## Problem to solve
How many lines in the records below contain "burst"? Reply with the number alone.

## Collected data
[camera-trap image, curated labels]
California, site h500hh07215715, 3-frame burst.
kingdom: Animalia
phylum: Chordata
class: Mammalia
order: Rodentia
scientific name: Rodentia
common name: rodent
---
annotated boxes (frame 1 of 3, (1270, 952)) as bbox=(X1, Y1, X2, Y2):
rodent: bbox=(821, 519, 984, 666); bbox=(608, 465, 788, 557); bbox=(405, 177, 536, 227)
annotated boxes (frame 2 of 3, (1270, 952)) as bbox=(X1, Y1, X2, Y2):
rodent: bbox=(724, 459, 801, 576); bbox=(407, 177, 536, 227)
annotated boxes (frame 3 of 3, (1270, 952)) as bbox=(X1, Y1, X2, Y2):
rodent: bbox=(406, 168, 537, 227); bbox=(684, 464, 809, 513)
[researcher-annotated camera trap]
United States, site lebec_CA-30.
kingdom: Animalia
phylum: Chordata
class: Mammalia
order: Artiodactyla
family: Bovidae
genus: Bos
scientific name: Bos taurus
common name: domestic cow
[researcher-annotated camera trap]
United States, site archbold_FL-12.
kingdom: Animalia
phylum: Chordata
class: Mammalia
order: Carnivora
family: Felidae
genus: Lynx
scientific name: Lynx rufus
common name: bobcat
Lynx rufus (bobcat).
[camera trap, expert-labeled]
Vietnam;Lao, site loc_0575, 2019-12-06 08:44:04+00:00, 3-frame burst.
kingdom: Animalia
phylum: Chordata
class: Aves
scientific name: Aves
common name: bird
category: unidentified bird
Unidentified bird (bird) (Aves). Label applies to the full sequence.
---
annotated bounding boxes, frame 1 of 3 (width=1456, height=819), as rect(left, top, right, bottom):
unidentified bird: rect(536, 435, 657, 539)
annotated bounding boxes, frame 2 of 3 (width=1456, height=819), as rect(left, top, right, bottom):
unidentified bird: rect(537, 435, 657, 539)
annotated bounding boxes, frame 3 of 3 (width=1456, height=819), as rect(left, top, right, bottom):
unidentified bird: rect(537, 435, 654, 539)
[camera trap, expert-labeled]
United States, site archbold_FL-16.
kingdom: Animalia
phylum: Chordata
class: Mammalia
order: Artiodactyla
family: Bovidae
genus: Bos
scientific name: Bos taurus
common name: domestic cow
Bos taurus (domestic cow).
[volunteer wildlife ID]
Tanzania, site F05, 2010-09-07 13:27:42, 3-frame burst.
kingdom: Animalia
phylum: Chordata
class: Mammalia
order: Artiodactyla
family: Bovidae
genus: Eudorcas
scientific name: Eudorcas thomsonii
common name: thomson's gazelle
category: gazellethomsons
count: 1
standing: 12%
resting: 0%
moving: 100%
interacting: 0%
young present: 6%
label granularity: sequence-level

## Task solution
3